Check out Don Highsmith's Cutter article on self-organizing, suggesting that the term has lost its value to the agile community, and Tobias Mayer's response. I lean towards believing the phrase still carries useful meaning which is significantly different from 'anarchy'. So what if some people do co-opt the self-organizing label as a cover for their anarchic non-agile approach? That ought not to invalidate the term. If we allow it to, then wow, that's giving a handful of anarchists a lot of power over what the rest of us call things, isn't it? Let's just call them to account for not really being agile, and keep working to publicize how real agile teams do their work.

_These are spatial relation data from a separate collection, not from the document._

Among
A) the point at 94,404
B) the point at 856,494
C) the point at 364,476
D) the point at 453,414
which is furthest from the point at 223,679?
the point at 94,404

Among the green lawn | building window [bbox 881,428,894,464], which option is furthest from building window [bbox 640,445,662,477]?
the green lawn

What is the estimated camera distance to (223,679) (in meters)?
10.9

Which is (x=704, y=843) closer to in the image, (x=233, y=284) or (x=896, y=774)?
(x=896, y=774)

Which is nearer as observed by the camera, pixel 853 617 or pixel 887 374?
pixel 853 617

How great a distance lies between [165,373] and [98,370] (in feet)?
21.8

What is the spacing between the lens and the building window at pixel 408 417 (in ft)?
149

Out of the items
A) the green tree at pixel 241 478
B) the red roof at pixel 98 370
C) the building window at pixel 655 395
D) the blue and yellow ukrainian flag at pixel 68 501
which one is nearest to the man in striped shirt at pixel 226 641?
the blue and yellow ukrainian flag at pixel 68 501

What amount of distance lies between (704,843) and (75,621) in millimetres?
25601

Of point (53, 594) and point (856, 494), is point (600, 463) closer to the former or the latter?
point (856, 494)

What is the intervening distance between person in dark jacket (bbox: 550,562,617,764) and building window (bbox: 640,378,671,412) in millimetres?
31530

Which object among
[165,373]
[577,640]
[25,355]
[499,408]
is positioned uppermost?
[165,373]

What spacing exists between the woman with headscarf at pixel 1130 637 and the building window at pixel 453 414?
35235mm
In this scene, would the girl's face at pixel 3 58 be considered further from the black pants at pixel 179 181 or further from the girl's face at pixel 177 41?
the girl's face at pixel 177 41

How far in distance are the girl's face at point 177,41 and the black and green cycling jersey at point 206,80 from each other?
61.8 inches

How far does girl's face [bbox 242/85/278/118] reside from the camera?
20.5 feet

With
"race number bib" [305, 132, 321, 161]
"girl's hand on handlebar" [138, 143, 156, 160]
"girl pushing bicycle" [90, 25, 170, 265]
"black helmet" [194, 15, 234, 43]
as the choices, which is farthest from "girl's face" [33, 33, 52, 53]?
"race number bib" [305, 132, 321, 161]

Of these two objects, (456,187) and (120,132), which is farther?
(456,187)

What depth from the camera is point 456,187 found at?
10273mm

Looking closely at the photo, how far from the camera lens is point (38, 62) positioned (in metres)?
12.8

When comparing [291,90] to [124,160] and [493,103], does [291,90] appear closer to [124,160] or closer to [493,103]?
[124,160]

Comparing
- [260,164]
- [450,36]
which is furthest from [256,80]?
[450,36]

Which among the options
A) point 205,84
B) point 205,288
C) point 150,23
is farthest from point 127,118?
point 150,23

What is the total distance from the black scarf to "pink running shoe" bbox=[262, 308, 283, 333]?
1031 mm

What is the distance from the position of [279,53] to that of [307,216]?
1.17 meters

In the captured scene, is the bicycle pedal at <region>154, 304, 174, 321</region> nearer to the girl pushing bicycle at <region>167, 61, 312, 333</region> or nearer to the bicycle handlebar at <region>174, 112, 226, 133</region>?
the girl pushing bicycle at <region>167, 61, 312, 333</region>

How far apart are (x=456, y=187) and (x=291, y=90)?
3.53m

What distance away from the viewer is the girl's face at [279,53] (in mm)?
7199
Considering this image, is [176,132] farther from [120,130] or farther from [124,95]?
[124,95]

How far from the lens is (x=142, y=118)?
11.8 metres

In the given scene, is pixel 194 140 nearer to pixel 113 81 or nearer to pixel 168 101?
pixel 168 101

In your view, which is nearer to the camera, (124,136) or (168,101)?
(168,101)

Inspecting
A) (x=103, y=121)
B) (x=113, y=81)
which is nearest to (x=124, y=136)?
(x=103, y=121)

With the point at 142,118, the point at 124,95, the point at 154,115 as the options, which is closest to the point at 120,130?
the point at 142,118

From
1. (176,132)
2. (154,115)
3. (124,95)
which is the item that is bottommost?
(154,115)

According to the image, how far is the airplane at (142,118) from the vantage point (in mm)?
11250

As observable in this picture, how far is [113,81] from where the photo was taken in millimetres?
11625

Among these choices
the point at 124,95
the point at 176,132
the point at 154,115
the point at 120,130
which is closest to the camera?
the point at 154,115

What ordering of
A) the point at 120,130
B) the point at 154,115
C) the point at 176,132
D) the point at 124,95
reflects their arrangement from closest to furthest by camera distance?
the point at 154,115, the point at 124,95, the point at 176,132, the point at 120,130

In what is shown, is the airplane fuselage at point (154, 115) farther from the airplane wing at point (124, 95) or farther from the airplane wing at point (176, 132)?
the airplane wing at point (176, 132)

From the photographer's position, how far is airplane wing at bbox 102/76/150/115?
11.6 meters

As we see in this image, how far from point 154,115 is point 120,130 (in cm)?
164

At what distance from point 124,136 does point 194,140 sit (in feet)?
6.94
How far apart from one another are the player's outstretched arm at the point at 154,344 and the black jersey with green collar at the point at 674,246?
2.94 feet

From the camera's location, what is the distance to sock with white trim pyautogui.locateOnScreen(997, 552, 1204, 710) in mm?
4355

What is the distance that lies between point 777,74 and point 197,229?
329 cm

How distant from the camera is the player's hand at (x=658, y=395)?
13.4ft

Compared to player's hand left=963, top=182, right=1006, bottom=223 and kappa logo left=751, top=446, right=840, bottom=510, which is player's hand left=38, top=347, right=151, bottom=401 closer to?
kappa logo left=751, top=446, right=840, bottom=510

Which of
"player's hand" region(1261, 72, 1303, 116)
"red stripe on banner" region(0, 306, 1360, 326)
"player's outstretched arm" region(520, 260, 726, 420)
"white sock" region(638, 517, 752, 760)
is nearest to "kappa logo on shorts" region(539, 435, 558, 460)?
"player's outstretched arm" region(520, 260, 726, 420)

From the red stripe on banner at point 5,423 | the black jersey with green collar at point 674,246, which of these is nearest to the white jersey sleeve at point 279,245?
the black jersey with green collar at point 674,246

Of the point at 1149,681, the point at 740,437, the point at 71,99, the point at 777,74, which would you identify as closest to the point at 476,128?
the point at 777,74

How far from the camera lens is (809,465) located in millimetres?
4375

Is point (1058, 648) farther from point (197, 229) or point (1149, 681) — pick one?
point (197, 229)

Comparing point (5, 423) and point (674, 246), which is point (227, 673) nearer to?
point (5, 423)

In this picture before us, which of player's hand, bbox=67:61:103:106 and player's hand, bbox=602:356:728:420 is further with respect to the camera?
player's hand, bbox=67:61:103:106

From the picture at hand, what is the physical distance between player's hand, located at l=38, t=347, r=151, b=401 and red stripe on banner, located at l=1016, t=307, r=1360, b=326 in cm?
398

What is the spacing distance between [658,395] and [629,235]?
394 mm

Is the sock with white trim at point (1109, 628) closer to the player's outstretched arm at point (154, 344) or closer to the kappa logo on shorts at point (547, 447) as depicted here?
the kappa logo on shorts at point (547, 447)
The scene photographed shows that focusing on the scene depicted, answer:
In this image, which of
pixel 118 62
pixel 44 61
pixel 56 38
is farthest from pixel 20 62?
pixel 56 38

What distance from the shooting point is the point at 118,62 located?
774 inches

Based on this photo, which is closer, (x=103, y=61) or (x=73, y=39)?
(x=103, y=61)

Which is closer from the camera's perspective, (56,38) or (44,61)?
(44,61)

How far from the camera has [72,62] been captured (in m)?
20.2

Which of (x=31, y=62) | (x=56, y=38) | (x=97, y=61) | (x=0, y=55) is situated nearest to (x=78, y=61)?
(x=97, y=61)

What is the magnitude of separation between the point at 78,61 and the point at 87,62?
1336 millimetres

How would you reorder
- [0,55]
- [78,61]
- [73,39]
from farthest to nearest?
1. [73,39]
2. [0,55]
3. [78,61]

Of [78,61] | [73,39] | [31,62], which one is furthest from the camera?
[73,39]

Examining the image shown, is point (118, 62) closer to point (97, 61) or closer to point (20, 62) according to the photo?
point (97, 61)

While words do matter, I have yet to personally see resistance to change towards agility attributed to dislike of the phrase 'self-organizing' :) In my experience, it's the adjustments to the actual shifts in roles and 'power' perceptions that present adoption obstacles. The self-organizing/self-managing teams I have coached, agile or TSP, definitely have appreciated the value of true leadership, of the 'light touch' type Don describes.
This topic reminds me of a paper Jan and I had worked on with Laurie Williams a few years ago, on using the values, principles, and practices of a methodology (not buzzword usage!) to assess whether/how well a team was *actually *following it; and it reminds me that I should check with her and Bill Krebs on whether the XP-EF (eXtreme Programming Evaluation Framework) is still evolving.